CVC Capital Partners has offered Toshiba $20bn to take the Japanese conglomerate private. Toshiba confirmed the offer saying that CVC had approached it with the acquisition plan and that it “will ask for further clarification and give it careful consideration”, but did not provide any further details.

The proposed deal comes three weeks after shareholders agreed to an independent probe from activists groups into the company following a series of scandals. Singapore-based Effissimo Capital Management, Toshiba’s largest shareholder, called for an investigation into the voting tactics at the 2020 annual shareholders’ meeting.

The secretive activist fund Effissimo, which is the group’s largest shareholder has led the pressure on Nobuaki Kurumatani, the chief executive who was hired in 2018 to turn the company around. In the three years since his appointment, Kurumatani has clashed repeatedly with shareholders.

Portégé x30 Toshiba

Toshiba has been fined a record amount for faulty accounting. It lost billions of dollars in writedowns and a bungled foray into U.S. nuclear power. If bought over, some senior executives and chief executive Nobuaki Kurumatani will escape any regulatory scrutiny.

Interestingly Kurumatani joined Toshiba from CVC to bring about changes at the beleaguered company. He and Yoshiaki Fujimori, a senior advisor at the private equity firm, will discuss the proposal today, Reuters reported.

If the deal goes through, its will be the biggest private equity-led deal in Asia Pacific this year, surpassing Blackstone’s $6bn offer for Crown Resorts in Australia, according to Refinitiv data. It would also be CVC’s biggest foray into the region so far.

The Nikkei reported that CVC proposed to take over Toshiba with a tender offer worth more than $20 billion. “The shareholders may be receptive given that the deal appears to offer a premium,” said Naoki Fujiwara, chief fund manager at Shinkin Asset Management Co. But “the government will also need to give its approval because of Toshiba’s involvement in defense. There are still a lot of questions around whether this kind of deal is achievable at all.”

CVC will reportedly form a consortium with corporate and financial partners to finance the buyout.

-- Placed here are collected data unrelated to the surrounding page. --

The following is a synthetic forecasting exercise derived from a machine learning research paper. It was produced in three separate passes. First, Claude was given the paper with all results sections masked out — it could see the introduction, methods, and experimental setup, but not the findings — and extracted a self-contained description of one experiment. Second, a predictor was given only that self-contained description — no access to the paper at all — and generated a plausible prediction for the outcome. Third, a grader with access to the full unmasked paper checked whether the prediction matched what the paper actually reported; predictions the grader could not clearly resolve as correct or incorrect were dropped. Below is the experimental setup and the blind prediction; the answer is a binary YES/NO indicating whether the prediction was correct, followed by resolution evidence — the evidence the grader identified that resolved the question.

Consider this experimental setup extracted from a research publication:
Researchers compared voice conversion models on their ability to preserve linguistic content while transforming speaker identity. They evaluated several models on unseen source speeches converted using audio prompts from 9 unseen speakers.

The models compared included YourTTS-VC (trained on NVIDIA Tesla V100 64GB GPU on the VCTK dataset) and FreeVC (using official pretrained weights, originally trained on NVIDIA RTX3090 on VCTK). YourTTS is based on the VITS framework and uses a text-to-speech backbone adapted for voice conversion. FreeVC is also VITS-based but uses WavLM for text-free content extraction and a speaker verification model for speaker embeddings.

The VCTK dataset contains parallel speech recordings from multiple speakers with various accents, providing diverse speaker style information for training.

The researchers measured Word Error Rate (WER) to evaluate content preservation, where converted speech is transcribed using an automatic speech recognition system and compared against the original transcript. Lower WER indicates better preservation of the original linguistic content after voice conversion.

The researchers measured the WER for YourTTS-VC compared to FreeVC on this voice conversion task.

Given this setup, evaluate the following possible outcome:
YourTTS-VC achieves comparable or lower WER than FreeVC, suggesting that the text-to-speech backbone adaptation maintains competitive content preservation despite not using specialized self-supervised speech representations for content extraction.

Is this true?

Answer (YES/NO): NO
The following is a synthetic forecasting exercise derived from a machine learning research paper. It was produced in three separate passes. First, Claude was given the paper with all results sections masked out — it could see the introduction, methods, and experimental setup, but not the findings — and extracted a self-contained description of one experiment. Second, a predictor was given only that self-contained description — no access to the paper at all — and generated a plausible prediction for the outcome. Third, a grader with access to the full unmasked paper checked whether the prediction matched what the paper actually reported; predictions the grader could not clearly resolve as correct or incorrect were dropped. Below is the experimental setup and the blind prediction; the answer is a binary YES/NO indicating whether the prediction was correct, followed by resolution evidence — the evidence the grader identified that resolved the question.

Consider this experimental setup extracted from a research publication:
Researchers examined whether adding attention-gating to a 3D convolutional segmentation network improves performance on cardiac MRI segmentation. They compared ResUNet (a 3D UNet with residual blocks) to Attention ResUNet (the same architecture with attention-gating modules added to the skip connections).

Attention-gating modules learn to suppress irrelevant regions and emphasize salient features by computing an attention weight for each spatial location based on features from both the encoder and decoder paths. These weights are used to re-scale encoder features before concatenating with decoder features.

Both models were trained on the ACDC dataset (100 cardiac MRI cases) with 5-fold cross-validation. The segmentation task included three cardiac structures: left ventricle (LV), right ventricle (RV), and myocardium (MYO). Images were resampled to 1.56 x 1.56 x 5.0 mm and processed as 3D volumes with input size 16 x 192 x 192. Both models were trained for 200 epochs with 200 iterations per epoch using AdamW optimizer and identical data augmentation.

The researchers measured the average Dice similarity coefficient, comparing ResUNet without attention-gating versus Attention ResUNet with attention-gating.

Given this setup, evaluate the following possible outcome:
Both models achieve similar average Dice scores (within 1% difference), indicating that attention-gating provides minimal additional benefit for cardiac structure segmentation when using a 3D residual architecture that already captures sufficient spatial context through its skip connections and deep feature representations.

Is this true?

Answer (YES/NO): YES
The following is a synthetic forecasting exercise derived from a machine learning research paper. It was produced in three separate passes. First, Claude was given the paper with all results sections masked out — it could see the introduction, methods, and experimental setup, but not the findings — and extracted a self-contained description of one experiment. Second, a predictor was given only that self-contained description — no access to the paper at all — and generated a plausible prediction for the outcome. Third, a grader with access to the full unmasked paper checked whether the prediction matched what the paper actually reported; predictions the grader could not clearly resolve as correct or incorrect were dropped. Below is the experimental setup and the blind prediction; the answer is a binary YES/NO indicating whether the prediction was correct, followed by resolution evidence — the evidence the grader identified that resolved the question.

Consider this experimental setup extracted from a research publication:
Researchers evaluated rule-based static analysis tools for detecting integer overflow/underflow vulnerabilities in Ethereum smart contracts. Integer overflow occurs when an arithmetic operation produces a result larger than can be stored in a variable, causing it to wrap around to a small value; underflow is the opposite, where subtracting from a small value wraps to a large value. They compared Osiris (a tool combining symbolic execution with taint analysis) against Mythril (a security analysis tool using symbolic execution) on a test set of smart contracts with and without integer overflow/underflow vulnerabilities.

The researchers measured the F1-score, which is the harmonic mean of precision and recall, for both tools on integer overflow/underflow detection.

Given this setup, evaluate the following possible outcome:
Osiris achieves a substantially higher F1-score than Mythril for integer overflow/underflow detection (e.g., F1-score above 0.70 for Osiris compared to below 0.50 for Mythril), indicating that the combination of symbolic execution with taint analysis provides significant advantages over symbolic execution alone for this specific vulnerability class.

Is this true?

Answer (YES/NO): NO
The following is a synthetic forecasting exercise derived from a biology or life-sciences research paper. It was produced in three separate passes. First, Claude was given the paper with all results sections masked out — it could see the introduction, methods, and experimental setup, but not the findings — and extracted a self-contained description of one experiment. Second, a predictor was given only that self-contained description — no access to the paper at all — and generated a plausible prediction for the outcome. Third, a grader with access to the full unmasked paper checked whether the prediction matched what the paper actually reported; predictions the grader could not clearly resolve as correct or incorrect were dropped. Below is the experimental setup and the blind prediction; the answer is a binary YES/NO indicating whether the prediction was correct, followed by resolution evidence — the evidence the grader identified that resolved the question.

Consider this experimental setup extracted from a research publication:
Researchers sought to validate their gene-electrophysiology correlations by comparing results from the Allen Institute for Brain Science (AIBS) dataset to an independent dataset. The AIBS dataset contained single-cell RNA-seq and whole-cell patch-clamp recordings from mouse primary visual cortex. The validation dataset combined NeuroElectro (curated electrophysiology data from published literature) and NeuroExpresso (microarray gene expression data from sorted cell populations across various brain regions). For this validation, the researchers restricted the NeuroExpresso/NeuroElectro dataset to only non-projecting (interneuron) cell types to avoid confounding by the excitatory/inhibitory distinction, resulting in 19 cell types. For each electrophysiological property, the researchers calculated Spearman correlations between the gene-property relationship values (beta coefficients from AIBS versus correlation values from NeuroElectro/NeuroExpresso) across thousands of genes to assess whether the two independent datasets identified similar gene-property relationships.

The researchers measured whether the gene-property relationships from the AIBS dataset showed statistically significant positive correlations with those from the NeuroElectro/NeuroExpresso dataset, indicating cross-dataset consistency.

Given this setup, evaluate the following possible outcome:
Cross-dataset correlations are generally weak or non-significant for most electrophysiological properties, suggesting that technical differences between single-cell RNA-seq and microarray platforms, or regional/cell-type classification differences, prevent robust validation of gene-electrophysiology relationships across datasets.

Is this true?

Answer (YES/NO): NO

The takeover would invite regulatory review given Toshiba’s involvement in a number of sensitive industries.

Toshiba is a part of decommissioning the wrecked Fukushima Dai-Ichi nuclear power plant, a process that will take decades. It has developed technology to purify the radioactive water that is still seeping from the factory. It is also helping in the removal of all affected debris from the bottom of the reactors.

The Luxembourg-based buyout group declined to comment on the proposal. CVC has already bought over Shiseido Co.’s personal care unit in a $1.5 billion deal. CVC to date has concentrated on smaller-sized deals. The Luxembourg-based buyout group declined to comment on the proposal.

According to Bloomberg, private equity firms have turned their attention to Japan and have announced $15.1 billion deals over the past 12 months.

Toshiba was delisted from the Tokyo Stock Exchange but regained entry with the part sale of its chip business this year.

News of the CVC offer boosted shares in Toshiba by 18 percent on Wednesday. That brought the stock to its highest level since early December 2016, just before the company’s financial crisis began.